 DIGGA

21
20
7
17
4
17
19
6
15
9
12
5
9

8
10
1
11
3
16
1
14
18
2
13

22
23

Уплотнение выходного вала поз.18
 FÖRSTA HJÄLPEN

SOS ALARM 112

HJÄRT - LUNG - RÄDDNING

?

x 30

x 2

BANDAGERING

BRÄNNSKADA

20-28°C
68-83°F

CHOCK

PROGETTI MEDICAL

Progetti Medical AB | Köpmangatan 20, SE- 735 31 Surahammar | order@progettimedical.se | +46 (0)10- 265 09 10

--------------------------------

Every record above is to be copied out exactly.

:: REPLY TO THE EXERCISE ::
 DIGGA

21
20
7
17
4
17
19
6
15
9
12
5
9

8
10
1
11
3
16
1
14
18
2
13

22
23

Уплотнение выходного вала поз.18
 FÖRSTA HJÄLPEN

SOS ALARM 112

HJÄRT - LUNG - RÄDDNING

?

x 30

x 2

BANDAGERING

BRÄNNSKADA

20-28°C
68-83°F

CHOCK

PROGETTI MEDICAL

Progetti Medical AB | Köpmangatan 20, SE- 735 31 Surahammar | order@progettimedical.se | +46 (0)10- 265 09 10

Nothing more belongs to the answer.